→ **Given text**

□ □ □ □ □

What to Expect From Your Editor
I’ve had several discussions with writers who are nervous about sending their work to an editor. It got me thinking that new authors may not understand what happens after they send their manuscript to their editor. So, I thought I’d give you a quick rundown of my process so you have an idea what to expect.
This applies to authors who request two manuscript readings. If you require only proofreading, this wouldn’t apply.
The first reading is structural. For fiction, I look for plot and character development. If your character is aged 15 in the first chapter, I make sure that you don’t regress her to 12 in the eighth chapter. I also make sure that your characters ‘remain in character.’ If your evil villain suddenly gives someone a tender look, it needs to be part of the plot development or your audience will wonder when they entered the twilight zone. At the same time, I look for holes in your plot development or slow points which should be addressed.
Non-fiction is significantly different. Here, it is crucial that your thesis is developed and your arguments are sound and follow a logical progression. If I find any weaknesses, I flag them for you to address. At the same time, I read for extra content. Yes, you will almost certainly have to CUT. Don’t be alarmed. It’s painful to allow a faceless stranger to give a critique of your words, but it’s for your benefit. Editors are trained to look for secondary threads that don’t add to the argument, or journeys down side paths that distract from your argument. Remember, your goal is to please your reader.

□ □ □ □ □

→ **What the task requires**
Copy the passage from the editing text exactly, starting at "What to Expect From" and ending at "this wouldn’t apply.".

□ □ □ □ □

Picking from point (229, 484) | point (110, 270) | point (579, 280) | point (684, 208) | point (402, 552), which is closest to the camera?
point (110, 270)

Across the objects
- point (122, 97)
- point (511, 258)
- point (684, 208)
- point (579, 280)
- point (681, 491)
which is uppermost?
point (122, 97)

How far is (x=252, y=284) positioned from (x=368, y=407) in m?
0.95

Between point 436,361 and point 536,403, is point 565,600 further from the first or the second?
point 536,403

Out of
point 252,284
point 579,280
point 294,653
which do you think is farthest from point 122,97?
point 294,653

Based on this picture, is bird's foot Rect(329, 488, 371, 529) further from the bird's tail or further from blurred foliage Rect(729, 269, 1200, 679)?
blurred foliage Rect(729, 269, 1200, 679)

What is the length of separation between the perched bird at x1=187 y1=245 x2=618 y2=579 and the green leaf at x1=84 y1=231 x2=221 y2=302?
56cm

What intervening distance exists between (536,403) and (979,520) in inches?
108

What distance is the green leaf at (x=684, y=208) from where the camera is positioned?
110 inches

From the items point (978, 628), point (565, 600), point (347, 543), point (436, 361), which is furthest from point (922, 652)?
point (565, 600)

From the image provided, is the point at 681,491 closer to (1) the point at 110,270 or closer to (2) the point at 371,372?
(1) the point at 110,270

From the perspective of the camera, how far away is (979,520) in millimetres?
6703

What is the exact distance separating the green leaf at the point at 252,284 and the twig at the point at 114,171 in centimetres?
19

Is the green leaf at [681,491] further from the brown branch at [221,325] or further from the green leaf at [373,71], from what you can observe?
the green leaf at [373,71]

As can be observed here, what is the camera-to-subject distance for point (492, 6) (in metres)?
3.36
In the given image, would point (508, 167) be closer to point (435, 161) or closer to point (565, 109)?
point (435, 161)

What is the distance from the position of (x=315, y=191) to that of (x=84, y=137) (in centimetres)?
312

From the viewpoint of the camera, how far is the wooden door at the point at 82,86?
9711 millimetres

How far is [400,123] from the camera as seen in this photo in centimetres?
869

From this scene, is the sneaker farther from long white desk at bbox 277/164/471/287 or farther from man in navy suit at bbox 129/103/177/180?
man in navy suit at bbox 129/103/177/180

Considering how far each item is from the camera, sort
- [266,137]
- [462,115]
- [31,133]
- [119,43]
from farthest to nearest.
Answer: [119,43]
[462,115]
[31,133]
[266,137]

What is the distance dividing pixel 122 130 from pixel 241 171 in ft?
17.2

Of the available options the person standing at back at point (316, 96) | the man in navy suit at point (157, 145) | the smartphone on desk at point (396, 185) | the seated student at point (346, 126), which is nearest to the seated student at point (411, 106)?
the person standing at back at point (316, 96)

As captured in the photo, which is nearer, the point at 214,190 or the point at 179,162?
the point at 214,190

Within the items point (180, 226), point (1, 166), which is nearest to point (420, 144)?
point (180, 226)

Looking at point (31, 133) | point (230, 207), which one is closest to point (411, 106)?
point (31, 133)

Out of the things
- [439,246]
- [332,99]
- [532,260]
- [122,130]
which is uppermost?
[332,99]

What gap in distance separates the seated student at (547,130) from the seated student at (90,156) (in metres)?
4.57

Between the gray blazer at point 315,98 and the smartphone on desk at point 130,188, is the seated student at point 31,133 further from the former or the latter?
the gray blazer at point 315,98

□ □ □ □ □

→ **Answer space**
What to Expect From Your Editor
I’ve had several discussions with writers who are nervous about sending their work to an editor. It got me thinking that new authors may not understand what happens after they send their manuscript to their editor. So, I thought I’d give you a quick rundown of my process so you have an idea what to expect.
This applies to authors who request two manuscript readings. If you require only proofreading, this wouldn’t apply.